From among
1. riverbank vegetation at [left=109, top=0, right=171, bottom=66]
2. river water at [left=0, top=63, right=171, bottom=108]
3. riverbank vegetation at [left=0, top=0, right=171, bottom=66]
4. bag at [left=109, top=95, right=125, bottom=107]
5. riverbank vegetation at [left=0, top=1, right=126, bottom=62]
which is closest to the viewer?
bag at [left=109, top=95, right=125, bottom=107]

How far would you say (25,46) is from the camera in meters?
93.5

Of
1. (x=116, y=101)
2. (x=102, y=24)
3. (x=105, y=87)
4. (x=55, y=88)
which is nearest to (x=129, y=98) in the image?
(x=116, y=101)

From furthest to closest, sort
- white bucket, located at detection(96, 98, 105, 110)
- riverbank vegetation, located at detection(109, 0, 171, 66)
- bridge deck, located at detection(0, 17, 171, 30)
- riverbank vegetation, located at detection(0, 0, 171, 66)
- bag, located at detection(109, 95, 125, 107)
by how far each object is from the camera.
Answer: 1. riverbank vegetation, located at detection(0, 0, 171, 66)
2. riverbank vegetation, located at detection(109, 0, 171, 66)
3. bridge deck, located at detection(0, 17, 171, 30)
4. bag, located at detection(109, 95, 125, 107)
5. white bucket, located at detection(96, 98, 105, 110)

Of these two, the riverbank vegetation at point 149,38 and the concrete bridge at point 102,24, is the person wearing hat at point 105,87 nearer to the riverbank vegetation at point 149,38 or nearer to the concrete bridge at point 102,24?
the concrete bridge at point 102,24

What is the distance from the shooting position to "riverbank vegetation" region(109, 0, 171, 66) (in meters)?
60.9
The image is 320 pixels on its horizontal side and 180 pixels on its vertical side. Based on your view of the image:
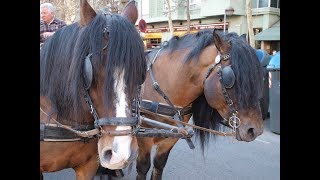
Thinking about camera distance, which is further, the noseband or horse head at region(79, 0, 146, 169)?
the noseband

### SHORT PROBLEM
Copy every item above word for word, leaving out the pictures.

### WRITTEN ANSWER
From among
1. riverbank vegetation at [left=109, top=0, right=171, bottom=66]
2. river water at [left=0, top=63, right=171, bottom=108]
3. riverbank vegetation at [left=0, top=0, right=171, bottom=66]
4. bag at [left=109, top=95, right=125, bottom=107]
5. riverbank vegetation at [left=0, top=1, right=126, bottom=62]
which is closest to the viewer?
bag at [left=109, top=95, right=125, bottom=107]

How far would you say (25,46) is from the camera in meters?
93.5

Of
1. (x=116, y=101)
2. (x=102, y=24)
3. (x=105, y=87)
4. (x=55, y=88)
which is nearest to (x=129, y=98) in the image?
(x=116, y=101)

From furthest to closest, sort
- white bucket, located at detection(96, 98, 105, 110)
- riverbank vegetation, located at detection(109, 0, 171, 66)
- bridge deck, located at detection(0, 17, 171, 30)
- riverbank vegetation, located at detection(0, 0, 171, 66)
- bag, located at detection(109, 95, 125, 107)
by how far each object is from the camera.
Answer: 1. riverbank vegetation, located at detection(0, 0, 171, 66)
2. riverbank vegetation, located at detection(109, 0, 171, 66)
3. bridge deck, located at detection(0, 17, 171, 30)
4. bag, located at detection(109, 95, 125, 107)
5. white bucket, located at detection(96, 98, 105, 110)

Of these two, the riverbank vegetation at point 149,38 and the concrete bridge at point 102,24, is the person wearing hat at point 105,87 nearer to the riverbank vegetation at point 149,38 or nearer to the concrete bridge at point 102,24?
the concrete bridge at point 102,24

What is the distance from the shooting position to "riverbank vegetation" region(109, 0, 171, 66) (in meters)?
60.9
The image is 320 pixels on its horizontal side and 180 pixels on its vertical side. Based on your view of the image:
Thinking about camera distance, which is further, the noseband or horse head at region(79, 0, 146, 169)?
the noseband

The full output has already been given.